Every weekend since the heavy rains of Mumbai (26th July 2005) has been spent in salvaging items that were soaked in the dirty water that entered my home.

This weekend I discovered more stuff that needs to be thrown out or destroyed:
  • Some 10 to 20 EP (Extended Playing) records stuck together on account of leaving them out to dry. Maybe we should have separated them before drying. But then, with such a small home, it is not possible to spread each one around.
  • More books disposed off; these simply refused to dry. I noticed that most books printed in India (with the low quality of paper) dried easily; the books printed outside of India have high quality paper and maybe the resin content in them is so high that the pages stick together and don't let them dry. After trying out all kinds of tricks like blow drying with a hair drier to putting them in a conventional oven, they did not dry. Maybe I should have tried out microwave oven.
  • Memorable photographs like those from my Swiss visit - both negatives and developed prints - destroyed. With no backup on the digital media, its as good as history.
  • Most audio CDs that I tested seem to work without problems. The covers (or liner notes as they are called) of some of them had to be disposed off. Almost all of my "Moment Records" CD collection lost their liner notes. Prime among them was an autographed liner note by Pt. Shivkumar Sharma and Us. Zakir Hussain. I had gotten this after attending a musical performance by them in Mumbai.
  • Most of these Moment Records CDs featured pleasing prints of various traditional Indian paintings/scenes.
  • Lost an entire book that came along with a 4-CD set of Pt. Ravi Shankar (issued for his 75th birthday celebrations) appropriately titled "In Celebration".
  • Lost important interpretation of the Vedic chants from Taittiriya Upanishad from Pt.
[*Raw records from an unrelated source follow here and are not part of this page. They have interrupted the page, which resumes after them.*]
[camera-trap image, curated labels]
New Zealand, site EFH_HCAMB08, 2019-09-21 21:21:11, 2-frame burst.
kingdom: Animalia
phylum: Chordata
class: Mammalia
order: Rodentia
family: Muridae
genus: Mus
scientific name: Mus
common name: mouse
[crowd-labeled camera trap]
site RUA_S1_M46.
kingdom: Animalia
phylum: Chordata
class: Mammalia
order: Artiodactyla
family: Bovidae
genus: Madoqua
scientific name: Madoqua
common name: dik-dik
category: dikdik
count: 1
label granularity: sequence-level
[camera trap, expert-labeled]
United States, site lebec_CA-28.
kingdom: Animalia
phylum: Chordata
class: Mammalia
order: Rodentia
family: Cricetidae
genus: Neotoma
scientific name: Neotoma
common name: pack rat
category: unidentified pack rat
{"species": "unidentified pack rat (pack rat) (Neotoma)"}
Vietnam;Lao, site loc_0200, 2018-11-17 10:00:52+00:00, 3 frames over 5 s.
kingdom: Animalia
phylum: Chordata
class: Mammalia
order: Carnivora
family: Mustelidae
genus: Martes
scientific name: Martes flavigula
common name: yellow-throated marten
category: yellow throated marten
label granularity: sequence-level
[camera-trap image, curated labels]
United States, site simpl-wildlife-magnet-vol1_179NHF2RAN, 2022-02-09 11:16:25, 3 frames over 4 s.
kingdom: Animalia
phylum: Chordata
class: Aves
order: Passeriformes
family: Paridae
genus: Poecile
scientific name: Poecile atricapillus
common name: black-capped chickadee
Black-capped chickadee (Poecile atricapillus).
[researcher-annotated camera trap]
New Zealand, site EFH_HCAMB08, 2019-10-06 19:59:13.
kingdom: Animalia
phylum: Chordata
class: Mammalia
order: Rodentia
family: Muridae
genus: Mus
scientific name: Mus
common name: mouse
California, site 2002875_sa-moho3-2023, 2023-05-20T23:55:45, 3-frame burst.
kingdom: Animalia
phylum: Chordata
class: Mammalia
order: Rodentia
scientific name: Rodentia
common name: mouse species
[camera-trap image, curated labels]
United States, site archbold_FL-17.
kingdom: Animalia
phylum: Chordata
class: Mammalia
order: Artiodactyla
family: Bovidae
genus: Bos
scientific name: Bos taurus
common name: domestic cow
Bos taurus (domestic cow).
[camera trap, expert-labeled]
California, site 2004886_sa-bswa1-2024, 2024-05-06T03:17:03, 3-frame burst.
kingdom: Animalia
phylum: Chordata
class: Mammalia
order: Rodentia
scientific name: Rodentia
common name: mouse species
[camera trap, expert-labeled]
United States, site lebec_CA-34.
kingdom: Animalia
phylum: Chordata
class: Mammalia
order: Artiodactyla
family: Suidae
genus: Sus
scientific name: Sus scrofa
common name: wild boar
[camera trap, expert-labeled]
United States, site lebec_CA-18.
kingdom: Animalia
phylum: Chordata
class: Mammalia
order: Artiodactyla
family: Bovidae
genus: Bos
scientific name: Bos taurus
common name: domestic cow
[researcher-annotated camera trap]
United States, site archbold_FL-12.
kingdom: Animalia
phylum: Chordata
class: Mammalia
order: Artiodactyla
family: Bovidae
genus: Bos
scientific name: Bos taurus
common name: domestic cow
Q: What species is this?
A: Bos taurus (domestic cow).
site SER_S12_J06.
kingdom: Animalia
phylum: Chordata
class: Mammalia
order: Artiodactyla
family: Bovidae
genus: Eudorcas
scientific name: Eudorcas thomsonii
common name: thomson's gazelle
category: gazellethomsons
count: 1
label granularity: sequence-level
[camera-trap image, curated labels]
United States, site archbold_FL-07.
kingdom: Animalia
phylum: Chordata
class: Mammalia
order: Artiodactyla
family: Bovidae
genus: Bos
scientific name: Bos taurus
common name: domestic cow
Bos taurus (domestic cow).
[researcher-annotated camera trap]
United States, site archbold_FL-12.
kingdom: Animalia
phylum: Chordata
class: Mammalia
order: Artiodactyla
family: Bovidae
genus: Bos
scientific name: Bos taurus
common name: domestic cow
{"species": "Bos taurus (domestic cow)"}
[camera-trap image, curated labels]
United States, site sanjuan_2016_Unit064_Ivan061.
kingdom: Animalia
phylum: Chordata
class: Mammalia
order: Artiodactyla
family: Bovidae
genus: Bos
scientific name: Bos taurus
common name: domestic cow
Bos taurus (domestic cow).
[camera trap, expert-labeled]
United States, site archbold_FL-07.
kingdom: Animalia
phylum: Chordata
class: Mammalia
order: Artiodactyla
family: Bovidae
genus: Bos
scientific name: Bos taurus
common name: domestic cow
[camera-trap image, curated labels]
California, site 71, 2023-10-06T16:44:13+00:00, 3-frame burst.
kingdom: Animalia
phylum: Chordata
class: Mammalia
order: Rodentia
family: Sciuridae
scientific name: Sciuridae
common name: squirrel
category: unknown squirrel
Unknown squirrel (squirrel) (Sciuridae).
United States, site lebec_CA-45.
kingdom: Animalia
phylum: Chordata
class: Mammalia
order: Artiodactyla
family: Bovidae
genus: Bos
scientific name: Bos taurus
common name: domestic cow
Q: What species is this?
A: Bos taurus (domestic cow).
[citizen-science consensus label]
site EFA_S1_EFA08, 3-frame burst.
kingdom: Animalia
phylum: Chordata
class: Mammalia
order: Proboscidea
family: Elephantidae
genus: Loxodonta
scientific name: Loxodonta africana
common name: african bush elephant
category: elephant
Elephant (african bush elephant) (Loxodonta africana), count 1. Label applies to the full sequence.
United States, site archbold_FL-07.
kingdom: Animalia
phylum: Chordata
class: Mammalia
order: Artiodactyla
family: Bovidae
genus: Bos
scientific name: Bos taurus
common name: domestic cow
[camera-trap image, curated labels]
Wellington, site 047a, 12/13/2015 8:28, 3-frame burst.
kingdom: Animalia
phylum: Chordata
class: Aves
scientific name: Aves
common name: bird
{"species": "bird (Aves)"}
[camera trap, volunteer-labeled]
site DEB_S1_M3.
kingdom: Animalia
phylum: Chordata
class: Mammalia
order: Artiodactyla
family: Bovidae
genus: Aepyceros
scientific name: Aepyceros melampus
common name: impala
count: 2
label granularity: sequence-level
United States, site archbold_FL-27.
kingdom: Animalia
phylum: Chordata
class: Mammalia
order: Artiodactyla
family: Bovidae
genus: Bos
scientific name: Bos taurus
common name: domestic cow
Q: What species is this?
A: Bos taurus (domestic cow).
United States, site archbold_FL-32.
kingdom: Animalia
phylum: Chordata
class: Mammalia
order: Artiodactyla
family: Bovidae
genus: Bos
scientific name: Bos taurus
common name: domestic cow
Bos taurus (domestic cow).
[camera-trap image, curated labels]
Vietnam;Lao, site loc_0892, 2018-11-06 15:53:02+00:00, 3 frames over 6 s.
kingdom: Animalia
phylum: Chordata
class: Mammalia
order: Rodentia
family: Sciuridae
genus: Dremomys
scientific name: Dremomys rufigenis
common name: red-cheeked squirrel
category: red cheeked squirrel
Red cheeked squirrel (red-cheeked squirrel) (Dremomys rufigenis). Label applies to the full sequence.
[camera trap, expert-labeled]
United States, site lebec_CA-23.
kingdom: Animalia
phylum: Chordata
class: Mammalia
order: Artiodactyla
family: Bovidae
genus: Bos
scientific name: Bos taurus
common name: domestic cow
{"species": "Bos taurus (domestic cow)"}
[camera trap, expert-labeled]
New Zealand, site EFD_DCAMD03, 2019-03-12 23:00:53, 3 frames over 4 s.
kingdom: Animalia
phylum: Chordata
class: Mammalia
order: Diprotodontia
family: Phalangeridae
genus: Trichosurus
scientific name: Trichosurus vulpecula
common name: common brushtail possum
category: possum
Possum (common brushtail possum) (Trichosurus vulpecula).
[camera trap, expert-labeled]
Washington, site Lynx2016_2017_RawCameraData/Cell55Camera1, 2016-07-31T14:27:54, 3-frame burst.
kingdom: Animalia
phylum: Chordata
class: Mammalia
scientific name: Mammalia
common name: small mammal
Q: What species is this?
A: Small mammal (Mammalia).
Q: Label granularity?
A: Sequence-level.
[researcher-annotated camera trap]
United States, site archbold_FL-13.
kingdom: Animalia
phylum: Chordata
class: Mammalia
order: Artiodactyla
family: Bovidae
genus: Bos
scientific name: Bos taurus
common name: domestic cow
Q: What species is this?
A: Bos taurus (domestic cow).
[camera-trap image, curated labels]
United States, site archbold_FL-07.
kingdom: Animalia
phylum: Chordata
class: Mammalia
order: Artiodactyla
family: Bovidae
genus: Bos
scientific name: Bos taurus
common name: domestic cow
Ravi Shankar's "Chants of India". This interpretation has been described in the liner notes as being "quasi mathematical" and gives a computation to find the happiness or joy of the enlightened compared to that of the ordinary mortal and the relation in terms of all the other hierarchical entities that exist in between.
All in all - a loss that is going to be irreplaceable and not easily forgotten.